Why did Nijinsky's diary have such a wide vogue when it was first published in the 1930s? What precedents are there for a work of art composed on the very borders of sanity?

Henry Darger's outsider art might offer some possible comparisons also.


[Nijinsky's Diary]

Workshop 7
Diary of a Madman


“Maybe there are some children around who still haven't eaten human flesh.”
– Lu Xun: "Diary of a Madman" (1918)
from Diary of a Madman and Other Stories. 1911-1925. Trans. William A. Lyell. Honoloulu: University of Hawaii Press, 1990. 29-41 (41).


After a brief discussion of the prescribed texts, followed by any seminars which have been scheduled for this week, we'll move onto your responses to the writing exercise below:


Exercise 7:
Seven
[take-home]


"I have had a good lunch, for I ate two soft-boiled eggs and fried potatoes and beans. I like beans, only they are dry. I don not like dry beans because there is no life in them ..." Nijinsky begins his diary by discussing the taste and texture of beans and other foods. This exercise aims to recapture the intensity of childhood perceptions through the use of sense impressions.

  • Try to remember when you were seven years old.

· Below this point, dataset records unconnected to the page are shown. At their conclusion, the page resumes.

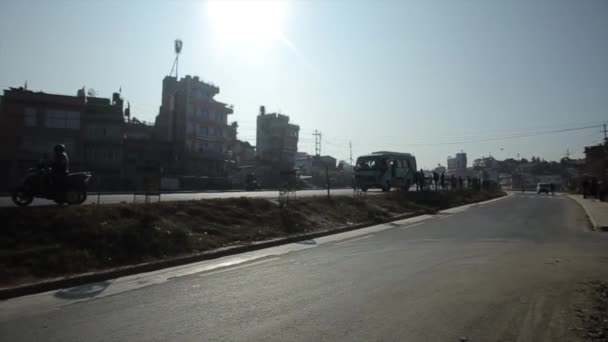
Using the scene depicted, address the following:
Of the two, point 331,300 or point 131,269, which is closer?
point 331,300

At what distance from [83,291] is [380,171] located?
2667 centimetres

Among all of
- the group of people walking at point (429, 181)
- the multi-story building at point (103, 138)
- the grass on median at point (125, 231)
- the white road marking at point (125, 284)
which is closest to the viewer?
the white road marking at point (125, 284)

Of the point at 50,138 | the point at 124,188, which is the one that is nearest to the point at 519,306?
the point at 124,188

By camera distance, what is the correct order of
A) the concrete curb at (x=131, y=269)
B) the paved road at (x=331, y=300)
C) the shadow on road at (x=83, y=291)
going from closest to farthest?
the paved road at (x=331, y=300) → the shadow on road at (x=83, y=291) → the concrete curb at (x=131, y=269)

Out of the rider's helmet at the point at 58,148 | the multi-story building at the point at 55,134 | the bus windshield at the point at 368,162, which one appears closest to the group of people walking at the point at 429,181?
the bus windshield at the point at 368,162

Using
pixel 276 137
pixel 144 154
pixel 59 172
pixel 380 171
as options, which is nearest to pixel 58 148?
pixel 59 172

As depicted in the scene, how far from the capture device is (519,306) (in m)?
5.30

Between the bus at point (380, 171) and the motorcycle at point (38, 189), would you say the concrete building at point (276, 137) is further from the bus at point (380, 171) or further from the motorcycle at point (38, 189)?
the motorcycle at point (38, 189)

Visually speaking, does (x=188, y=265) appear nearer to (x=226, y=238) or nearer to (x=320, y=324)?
(x=226, y=238)

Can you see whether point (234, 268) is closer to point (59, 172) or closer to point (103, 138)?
point (59, 172)

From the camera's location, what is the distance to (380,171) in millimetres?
31047

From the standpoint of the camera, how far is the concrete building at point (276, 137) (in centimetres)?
8608

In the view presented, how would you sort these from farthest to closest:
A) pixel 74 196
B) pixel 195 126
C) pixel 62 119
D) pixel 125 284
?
pixel 195 126 → pixel 62 119 → pixel 74 196 → pixel 125 284

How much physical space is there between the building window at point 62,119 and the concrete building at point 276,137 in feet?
150
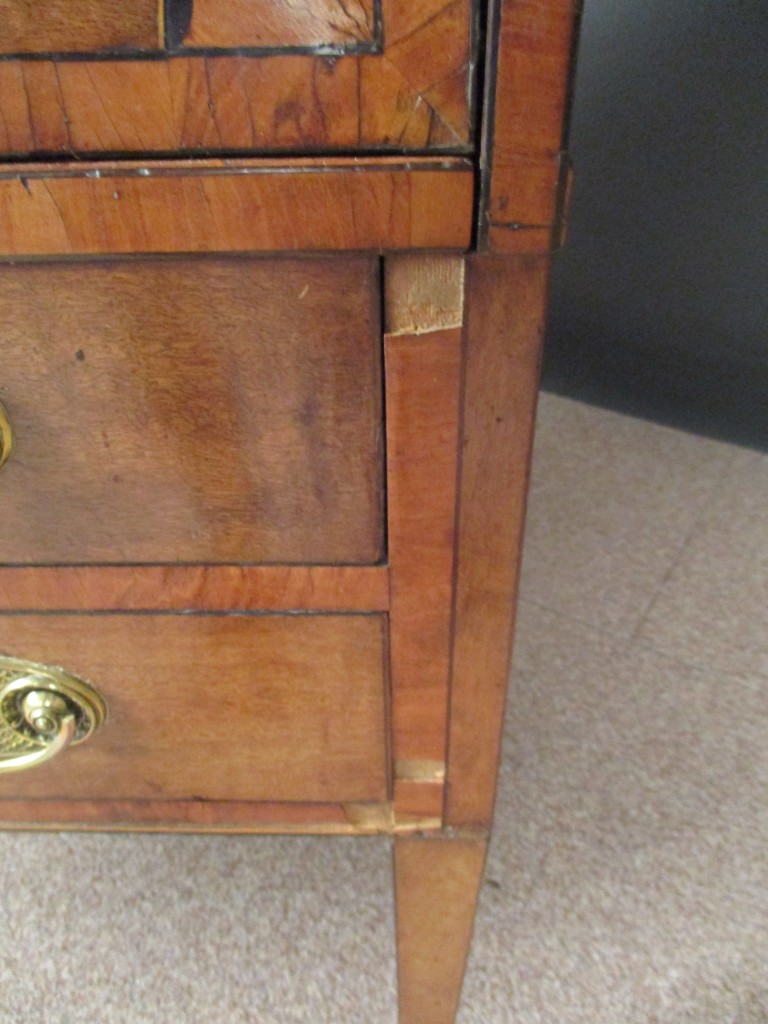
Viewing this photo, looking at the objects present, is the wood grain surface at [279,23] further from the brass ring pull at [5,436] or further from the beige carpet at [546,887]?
the beige carpet at [546,887]

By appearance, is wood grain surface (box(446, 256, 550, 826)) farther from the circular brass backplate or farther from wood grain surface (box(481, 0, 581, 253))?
the circular brass backplate

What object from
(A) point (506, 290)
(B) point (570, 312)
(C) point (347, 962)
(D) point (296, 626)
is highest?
(A) point (506, 290)

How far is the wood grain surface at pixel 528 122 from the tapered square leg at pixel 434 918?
34cm

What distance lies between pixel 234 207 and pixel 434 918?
17.3 inches

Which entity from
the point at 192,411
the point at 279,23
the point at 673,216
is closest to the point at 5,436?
the point at 192,411

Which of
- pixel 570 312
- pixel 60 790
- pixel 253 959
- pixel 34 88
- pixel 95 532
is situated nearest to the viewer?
pixel 34 88

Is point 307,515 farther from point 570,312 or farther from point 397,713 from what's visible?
point 570,312

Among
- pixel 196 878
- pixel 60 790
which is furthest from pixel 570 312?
pixel 60 790

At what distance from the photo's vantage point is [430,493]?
0.34 metres

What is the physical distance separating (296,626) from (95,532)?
0.32 feet

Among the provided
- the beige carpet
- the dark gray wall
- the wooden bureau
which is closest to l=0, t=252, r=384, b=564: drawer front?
the wooden bureau

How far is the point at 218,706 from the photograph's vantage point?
16.5 inches

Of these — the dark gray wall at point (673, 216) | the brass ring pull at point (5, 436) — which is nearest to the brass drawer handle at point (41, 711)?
the brass ring pull at point (5, 436)

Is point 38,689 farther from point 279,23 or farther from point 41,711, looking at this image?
point 279,23
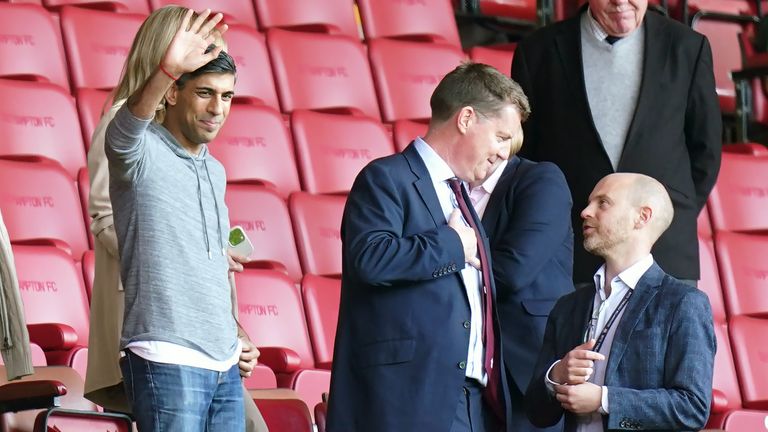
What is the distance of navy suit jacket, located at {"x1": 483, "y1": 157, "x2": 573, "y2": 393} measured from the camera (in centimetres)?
270

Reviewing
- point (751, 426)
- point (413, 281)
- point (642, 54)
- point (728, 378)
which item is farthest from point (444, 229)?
point (728, 378)

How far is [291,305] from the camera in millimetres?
3916

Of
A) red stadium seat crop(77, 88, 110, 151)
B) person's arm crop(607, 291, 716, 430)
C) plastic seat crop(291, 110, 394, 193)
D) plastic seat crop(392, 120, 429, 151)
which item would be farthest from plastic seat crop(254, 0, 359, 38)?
person's arm crop(607, 291, 716, 430)

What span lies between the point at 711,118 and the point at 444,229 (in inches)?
58.4

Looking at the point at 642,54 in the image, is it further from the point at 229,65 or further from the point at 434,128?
the point at 229,65

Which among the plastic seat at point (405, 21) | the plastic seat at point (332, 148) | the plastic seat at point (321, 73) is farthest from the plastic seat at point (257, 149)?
the plastic seat at point (405, 21)

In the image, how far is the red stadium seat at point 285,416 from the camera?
3254mm

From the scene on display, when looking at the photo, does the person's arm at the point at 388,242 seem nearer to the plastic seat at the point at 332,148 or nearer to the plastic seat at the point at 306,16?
the plastic seat at the point at 332,148

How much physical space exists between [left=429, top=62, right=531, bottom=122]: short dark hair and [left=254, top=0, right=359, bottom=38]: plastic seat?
2823mm

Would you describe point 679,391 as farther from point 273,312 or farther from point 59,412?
point 273,312

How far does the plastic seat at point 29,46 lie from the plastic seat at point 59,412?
1652 millimetres

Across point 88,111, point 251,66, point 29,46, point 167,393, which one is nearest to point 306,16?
point 251,66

The exact age doesn’t really matter: we're thinking more of a stage when the world still seems new and strange, but babyhood is far behind.
  • Going through the five senses – sight, hearing, touch, smell, taste – jot down one particular sound, texture, and so on that brings that time back to you. It can be pleasant or unpleasant: the taste of new bread or of cod liver oil. A few words are all that you need at this stage, just enough to jog your memory. Some people will relate to one sense more strongly than the others. It doesn’t matter if you have to leave one out.
  • After that, go through the sense impressions on your list, describing not only the details of texture, taste and so forth, but the associations they bring with them. Sometimes the sense impressions will connect with one another. The smell of sliced green apples might lead on to the taste of the pie, which, in turn, conjures up a Sunday morning and the noise of suburban lawnmowers.
  • If you put these sense impressions together, you will find yourself shaping anecdotes about them into longer stories. A student once recalled the smell of the canal, which reminded him of having to carry a large pane of glass through Salford for his father. Just by describing the feel of the glass, he was communicating some of the terror of being seven years old, at the illogical mercy of adults.


NB: This exercise was adapted from The Creative Writing Handbook: Techniques for New Writers, edited by John Singleton and Mary Luckhurst (London: Macmillan, 1996): 80-82.

Next week:

Exercise 8: 13 Ways of Looking at a Blackbird and Seminars on Jean Cocteau's Opium: The Diary of a Cure due.